November 11, 2021 | By Warwick Merry
Last week I hosted the Future of Speaking event for speakers in the events industry. While it was focussed on speakers, there were some very interesting comments that others in the industry would value.
We showed back in 2015 how bad we were at predicting five years into the future, so this time, we asked speakers just to look into 2022 and share the future of speaking as they see it now. The speakers were current chair of Meetings and Events Australia (MEA), Nigel Collin CSP, the fairy Godmother of speaking, Leanne Christie from the House of O, and the power couple of speaking, Donna and Gerry Morris from Book Speakers Direct (now Presenters for Events).
So what does the future of events look like? Is it good, bad or ugly?
We are coming back! So many venues are booked out for March and April 2022. The absence of face-to-face events means demand for them is high. Speaker bureaus are experiencing a large increase in enquiries and bookings.
International events are also back and happening. Several speakers are getting enquiries to deliver content face to face (remember international travel?).

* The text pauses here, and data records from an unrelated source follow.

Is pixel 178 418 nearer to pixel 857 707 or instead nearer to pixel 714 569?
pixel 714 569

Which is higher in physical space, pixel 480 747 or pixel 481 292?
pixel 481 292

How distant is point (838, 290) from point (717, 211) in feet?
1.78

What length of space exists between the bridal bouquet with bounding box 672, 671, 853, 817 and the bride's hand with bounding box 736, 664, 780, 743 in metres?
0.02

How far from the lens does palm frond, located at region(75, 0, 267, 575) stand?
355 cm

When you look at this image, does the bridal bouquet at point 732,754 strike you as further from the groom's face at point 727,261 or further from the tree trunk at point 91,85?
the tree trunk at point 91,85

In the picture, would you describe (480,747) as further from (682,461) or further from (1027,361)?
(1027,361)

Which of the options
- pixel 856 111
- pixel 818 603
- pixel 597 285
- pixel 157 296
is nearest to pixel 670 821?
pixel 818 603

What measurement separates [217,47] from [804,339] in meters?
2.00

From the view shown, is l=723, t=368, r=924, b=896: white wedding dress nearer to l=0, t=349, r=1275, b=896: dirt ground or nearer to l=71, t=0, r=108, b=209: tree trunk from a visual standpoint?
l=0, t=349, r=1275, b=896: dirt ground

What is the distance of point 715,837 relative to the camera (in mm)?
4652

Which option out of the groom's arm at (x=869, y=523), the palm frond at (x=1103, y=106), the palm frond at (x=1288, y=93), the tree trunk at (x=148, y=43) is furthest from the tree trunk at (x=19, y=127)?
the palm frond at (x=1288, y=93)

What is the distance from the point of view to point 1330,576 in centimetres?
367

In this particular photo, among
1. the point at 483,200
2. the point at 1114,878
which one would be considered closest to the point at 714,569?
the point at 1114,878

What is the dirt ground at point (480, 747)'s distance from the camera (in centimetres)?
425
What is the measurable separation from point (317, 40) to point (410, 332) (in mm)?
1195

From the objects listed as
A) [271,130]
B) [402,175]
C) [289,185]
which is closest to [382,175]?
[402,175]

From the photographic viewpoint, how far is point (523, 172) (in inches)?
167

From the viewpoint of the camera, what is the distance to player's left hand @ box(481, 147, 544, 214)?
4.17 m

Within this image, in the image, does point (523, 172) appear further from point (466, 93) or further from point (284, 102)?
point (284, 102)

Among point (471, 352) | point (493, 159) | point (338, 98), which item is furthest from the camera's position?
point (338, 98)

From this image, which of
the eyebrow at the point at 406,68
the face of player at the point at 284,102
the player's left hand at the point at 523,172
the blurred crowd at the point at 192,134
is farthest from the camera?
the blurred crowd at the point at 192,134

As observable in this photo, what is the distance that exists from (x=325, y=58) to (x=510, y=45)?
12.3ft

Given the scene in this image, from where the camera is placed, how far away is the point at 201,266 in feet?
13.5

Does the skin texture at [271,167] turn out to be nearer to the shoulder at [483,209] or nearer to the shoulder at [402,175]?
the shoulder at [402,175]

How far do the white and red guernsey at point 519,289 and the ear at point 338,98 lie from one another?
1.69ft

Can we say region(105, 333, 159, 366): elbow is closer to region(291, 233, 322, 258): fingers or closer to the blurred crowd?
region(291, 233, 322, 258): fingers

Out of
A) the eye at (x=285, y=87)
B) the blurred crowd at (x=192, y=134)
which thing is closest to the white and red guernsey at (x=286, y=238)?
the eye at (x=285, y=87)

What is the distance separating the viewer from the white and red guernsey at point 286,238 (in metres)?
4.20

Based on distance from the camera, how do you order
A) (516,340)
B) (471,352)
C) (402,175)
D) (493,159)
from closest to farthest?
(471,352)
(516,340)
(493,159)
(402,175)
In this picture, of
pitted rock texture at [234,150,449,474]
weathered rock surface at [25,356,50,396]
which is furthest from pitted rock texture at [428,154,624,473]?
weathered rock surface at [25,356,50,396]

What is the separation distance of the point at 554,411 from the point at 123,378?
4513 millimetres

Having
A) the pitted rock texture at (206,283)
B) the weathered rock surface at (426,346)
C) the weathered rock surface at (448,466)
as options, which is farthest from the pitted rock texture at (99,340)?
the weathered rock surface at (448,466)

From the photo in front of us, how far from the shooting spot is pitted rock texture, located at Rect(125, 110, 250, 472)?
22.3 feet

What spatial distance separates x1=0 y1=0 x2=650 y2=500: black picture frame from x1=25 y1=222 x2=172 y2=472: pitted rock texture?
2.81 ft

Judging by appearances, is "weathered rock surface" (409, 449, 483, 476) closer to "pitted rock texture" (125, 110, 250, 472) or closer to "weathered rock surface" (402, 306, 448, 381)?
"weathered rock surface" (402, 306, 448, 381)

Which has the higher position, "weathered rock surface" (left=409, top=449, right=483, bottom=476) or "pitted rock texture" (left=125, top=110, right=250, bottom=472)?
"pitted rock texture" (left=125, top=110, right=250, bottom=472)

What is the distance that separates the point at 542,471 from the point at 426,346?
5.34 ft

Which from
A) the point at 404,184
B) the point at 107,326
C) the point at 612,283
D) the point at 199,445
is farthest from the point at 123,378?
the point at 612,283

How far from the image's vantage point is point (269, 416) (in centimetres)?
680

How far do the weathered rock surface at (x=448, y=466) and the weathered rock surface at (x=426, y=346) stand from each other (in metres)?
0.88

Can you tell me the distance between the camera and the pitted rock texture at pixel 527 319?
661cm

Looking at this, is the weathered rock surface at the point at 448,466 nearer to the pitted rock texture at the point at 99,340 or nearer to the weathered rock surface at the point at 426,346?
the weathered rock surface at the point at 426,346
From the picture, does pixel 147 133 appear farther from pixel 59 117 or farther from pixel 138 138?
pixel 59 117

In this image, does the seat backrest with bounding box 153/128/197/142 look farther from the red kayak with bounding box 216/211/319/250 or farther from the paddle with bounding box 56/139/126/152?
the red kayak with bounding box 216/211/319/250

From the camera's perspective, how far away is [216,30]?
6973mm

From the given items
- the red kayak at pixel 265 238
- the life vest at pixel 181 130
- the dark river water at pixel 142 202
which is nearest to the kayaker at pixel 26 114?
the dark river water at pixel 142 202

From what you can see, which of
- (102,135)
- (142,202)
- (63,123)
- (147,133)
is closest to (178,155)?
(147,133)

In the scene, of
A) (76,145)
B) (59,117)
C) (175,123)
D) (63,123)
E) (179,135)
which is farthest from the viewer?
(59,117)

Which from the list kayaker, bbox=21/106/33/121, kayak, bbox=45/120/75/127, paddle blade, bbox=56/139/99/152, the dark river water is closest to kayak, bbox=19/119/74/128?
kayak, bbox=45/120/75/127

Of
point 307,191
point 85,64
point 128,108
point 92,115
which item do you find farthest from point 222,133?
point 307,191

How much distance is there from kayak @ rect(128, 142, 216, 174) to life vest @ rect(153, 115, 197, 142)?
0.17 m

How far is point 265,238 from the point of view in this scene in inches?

Clients are also keen on getting the exhibiting element of their events back too. Sponsors are chomping at the bit to get some return on their sponsor dollar and face to face is better for them.
Economically, history shows time and time again that after a big dip – think the Spanish Flu a hundred years ago, both World Wars and the more recent global financial crisis – there is typically a period of significant economic increase for six to nine years. There are some strong indicators that this will be happening again in 2022. So it is looking like a boom time for events.
We are not one country at present. National tours are not yet possible and due to the uncertainty of some states, they are not being planned until much later next year. It’s not all bad though as this gives us a chance to create state tours in lieu of national ones.
As has been said, there are knowns, unknowns, known unknowns and unknown knowns. Basically, there is still an element of uncertainty. Some risks are still too high for many operators. Insurance companies have clamped down on certain elements – like cancellation due to a COVID-19 outbreak) and this makes planning larger events a bit of a challenge.
Risk mitigation has always been an important part of our events and in the current environment it can be very challenging.
The more complicated
Hybrid events are a challenge, there is no doubt about it. But it is what we will need to do for some of the larger international events for a while. Hybrid can be really good but it costs a lot to do well, so it is only really viable for larger events. An alternative can be live plus broadcast. While it is not a true hybrid event, everyone can watch the event so there is consistent messaging and information flow happening.
More effort needs to be put into creating hybrid and hybrid-like events that engage and educate the delegates. Effort from speakers, organisers and the tech companies is needed to ensure no audience segment misses out and we can take advantage of the extra abilities that hybrid can deliver.
Combine all of this with some fantastic COVID Safe protocols that event professionals are creating and following, and we have a very optimistic future. It’s about time.
2022 will be full of face-to-face events and far more online events than we had pre-COVID. The inclusiveness of online events and their removal of geographic constraints makes them a valuable tool in our event arsenal from now on.
While 2022 may not be all sunshine and rainbows, our high vaccination rates combined with excellent COVID protocols and a desire to reconnect with others means 2022 really is looking good. So take a break when you can – you are going to need a lot of energy for when we hit the ground running. Our future is bright.
Warwick Merry is a certified speaking professional, dual certified virtual presenter and past national president of Professional Speakers Australia. He hosts online and face-to-face events globally.